所有しているマンションの中古価格が上がって喜んでいる人たちへ
マンション価格が高騰しています。不動産経済研究所の発表によれば、2024年に供給された首都圏の新築マンション平均価格は7820万円、1平方メートルあたりの単価は117.7万円。2010年に比べて価格で65.8%、単価に至っては1.77倍の値上がりとなっています。東京都区部に限れば1億1181万円、単価で171万円という高騰ぶりです。
買えない人は中古マンションマーケットに殺到します。東京カンテイの調べでは、2024年の首都圏中古マンション(70平方メートル)の平均価格は4747万円、これは2010年2965万円に比べて60.1%もの値上がりです。新築マンションとほぼ変わらない値上がり率です。さらに東京都区部でみると7720万円、2010年の4303万円に比べて79.4%増となります。
「ならばすぐに売りましょう」
この高騰ぶりですが、すでにマンションを取得している人にとっては、自身のマンションが値上がりしている、つまり資産価値が上昇していることとなってニンマリしている人も多いはずです。
実際に私の周りでも、所有しているマンションの中古価格が取得価格の2倍になったと言ってはしゃいでいる人は大勢います。雑誌やYouTubeなどでも値上がり特集が組まれ、マンションを所有することが資産形成につながると喧伝されています。

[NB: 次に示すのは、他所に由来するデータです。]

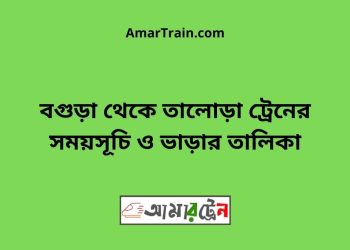 বগুড়া টু তালোড়া ট্রেনের সময়সূচী ও ভাড়া তালিকা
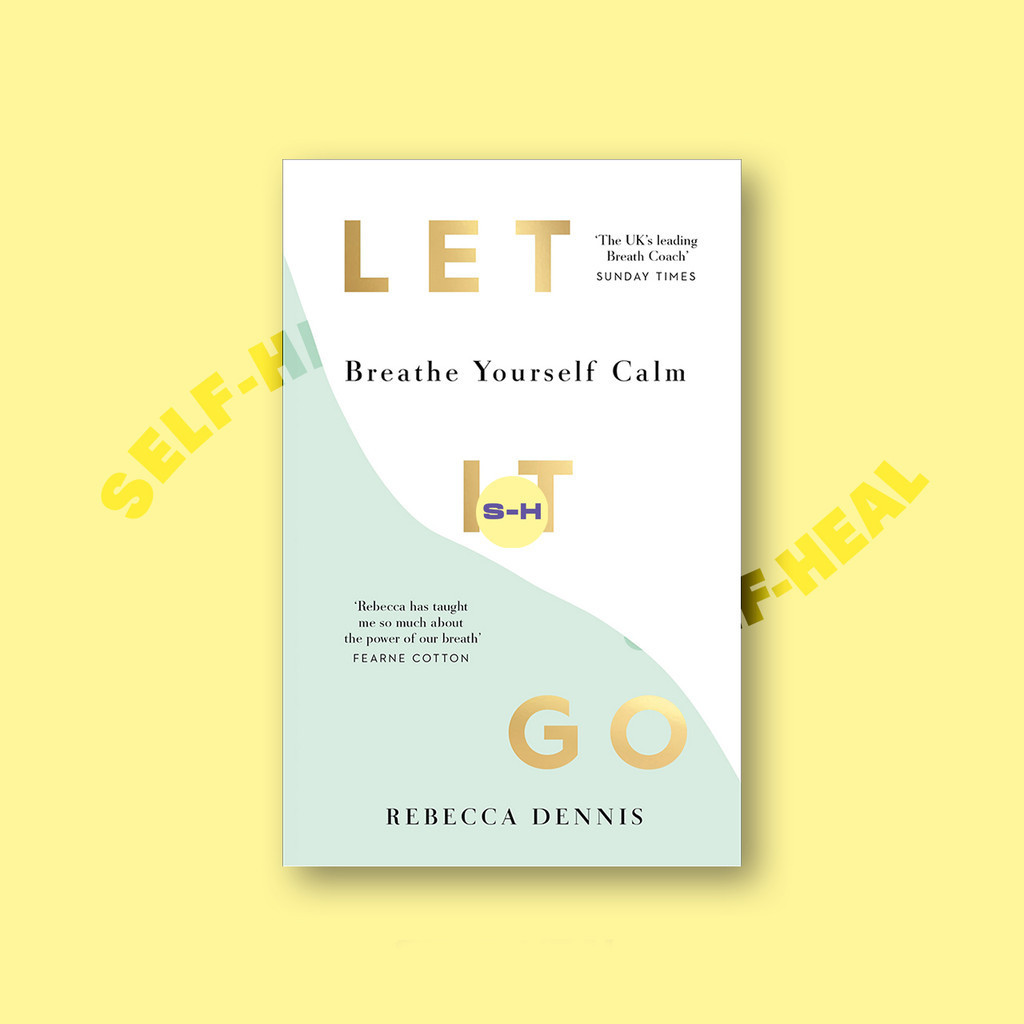 

Let It Go - Breathe Yourself Calm - Rebecca Dennis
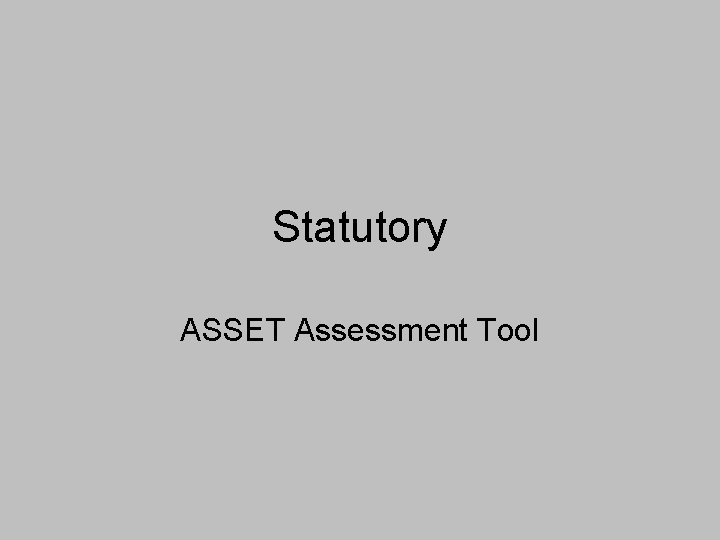 Statutory ASSET Assessment Tool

しかし不動産投資家として成功している人はともかく、ご自宅のマンションの値上がりで喜んでいる人に対して私は「ならばすぐに売りましょう」とアドバイスしています。なぜなら自宅という「自分の生活コスト」としてマンションに住んでいる限り、どんなに中古価格が上昇しようにもその利益を手にすることができないからです。含み益はあくまでも「含み」であって売却しない限り実現できません。
持ち家であることを継続する限りにおいてはなかなかこの含み益を享受できないのが自宅を投資対象とする資産形成なのです。含み益を満額実現しようと思うならば、自宅を売却したのちにいったん賃借すれば、手元キャッシュを増やすことに貢献します。特に自宅の売却にあたって発生する譲渡益は、3000万円までは譲渡税がかからない特典があります。それでも新たに借りることになった賃貸住宅で賃料が発生してしまいますが。